Study text >>
+-------+

White has come out of it all rather well. “I can’t talk about this on or off the record,” he says.
“It will affect the case.” So instead he talks “hypothetically”. “If your dream in life is to have a house in the country, and a family, and hens, then that’s your dream. If [your partner’s] dream is to live in the town, for example, your relationship is never going to work.” White, for future reference, loves the country. And he has always wanted hens. Mati likes the town. She wanted to get rid of their place in West Sussex because she didn’t like the insects.
He still lives with Mati, and their daughter, Mirabelle, in Holland Park. But their lives are, essentially, separate. If she’s in Frankie’s, he’s in Luciano. If she’s in Luciano, he’s in Drones. Texting is their main means of communication. As he puts on his seat belt, he gets the first text of the day – the car won’t start, and she wants transport for her and Mirabelle. But the text is polite, and ends in “please”. Considering it was her who filed for divorce, she seems calm.
White believes in fulfilling his duty to his children. In his eyes, that means remaining married to Mati. “When the boys have left school then, fine, let’s go our separate ways. But I come from a broken home. I know the effects it has on the children. I lived it. I saw my father remarry and that’s why I didn’t speak to him for 13 years. I was too damaged as a child. That’s why I now work seven days a week to hold it all together. To create security for the family.”
White is adamant that there’s been no philandering. “I sit down and have lunch with a bird and I’m having an affair with her? Come on. Let’s be honest. Have I ever been snapped walking out of an apartment or a restaurant with a bird? There’s only one person saying I’m having an affair. Nobody else.” He adds: “Let’s just say I don’t screw the staff. I did it once. Mati. [She was his bar manager at Canteen.] And look what happened. A 15-year sentence.”
The decree absolute has yet to be granted, but White won’t contest the divorce. “Let’s not waste the children’s money,” he says. But he won’t agree to a straight 50/50 split with Mati. “Fifty per cent of what?” It will take one hell of a lawyer to work out what Marco Pierre White actually owns. “What do you mean, I’m a slippery f***er?” he says with a smile. “It’s simple. I’ve portioned a lot of pie in my life. There’s the pie. We can get eight portions out of it – if it’s a busy service, we can get 10 portions. I’m good at portions.”
White drives to the safari park. But luckily for the animals of Longleat, he’s come without his gun. When I first met White, he was shooting five times a week – but he’s only shot five times this year. With Guy Ritchie – and even Ritchie has gone off killing. “He’s taken up tai chung, or whatever it’s called,” says White.
Not that White is troubled by killing per se. It’s just the scale of it. When you see 1,000 birds shot in an afternoon, it can change you. Now he shoots deer instead.
He’s driving through the wolf enclosure when the mobile goes. It’s Viscount Weymouth, the son of Lord Bath, telling him he’s late for lunch – and 25 guests are waiting. The only problem is that White is in a queue making its way, at a regulation 3mph, through an awful lot of wolves. Viscount Weymouth gives him permission to go off-road. White doesn’t need telling twice.
That’s when I remember. White doesn’t drive. He employs Mr Ishi to do it for him. He’s never had a lesson, which is why he is using the handbrake to turn. Thankfully, there’s no reversing involved – White doesn’t know how to reverse. It’s painless, until White pushes in at the front of the queue – and revs his engine until the man in the Ford Galaxy lets him in. We’re close to a road-rage incident in a safari park.

+-------+

Material provided >>
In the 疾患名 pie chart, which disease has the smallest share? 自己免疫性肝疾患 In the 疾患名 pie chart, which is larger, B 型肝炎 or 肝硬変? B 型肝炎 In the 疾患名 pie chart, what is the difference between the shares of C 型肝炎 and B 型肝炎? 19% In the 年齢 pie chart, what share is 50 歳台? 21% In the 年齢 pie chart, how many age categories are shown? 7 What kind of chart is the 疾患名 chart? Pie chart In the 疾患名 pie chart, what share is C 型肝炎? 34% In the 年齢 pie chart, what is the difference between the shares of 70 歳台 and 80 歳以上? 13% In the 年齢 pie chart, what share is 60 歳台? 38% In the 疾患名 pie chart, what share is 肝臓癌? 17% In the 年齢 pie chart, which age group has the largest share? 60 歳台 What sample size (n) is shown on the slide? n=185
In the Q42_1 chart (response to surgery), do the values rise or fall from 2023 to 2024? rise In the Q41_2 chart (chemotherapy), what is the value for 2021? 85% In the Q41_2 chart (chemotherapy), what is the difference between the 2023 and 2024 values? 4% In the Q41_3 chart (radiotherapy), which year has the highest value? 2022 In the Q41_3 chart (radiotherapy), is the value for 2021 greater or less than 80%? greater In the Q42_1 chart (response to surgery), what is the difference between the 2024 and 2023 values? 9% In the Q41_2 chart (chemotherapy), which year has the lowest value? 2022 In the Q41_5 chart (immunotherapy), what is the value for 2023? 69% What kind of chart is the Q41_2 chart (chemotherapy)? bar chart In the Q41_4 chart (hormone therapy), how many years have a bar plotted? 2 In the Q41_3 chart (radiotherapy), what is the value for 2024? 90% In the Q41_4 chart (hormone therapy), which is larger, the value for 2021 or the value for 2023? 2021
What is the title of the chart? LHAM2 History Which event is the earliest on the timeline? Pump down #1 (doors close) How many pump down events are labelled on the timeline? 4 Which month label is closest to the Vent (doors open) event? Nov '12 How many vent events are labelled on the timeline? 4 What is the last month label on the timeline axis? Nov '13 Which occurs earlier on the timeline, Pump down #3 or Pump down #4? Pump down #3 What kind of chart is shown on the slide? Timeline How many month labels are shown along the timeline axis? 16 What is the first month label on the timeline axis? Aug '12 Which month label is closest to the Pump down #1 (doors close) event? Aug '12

+-------+

Task instructions >>
a - Do the following statements agree with the profile of Marco Pierre White? For each, answer yes or no and quote the deciding words from the profile.
(i) White and Mati communicate mainly by text message.
(ii) White intends to contest the divorce.
(iii) White has gone shooting ten times this year.
b - Answer these questions using the profile of Marco Pierre White.
(i) In what area of London do White, Mati and Mirabelle live?
(ii) For how many years did White not speak to his father?
(iii) Whom does White employ to drive for him?
Use only the profile of Marco Pierre White to respond.

Responses in order >>
a -
(i) Yes: "Texting is their main means of communication."
(ii) No: "White won’t contest the divorce"
(iii) No: "he’s only shot five times this year"

b -
(i) Holland Park
(ii) 13 years
(iii) Mr Ishi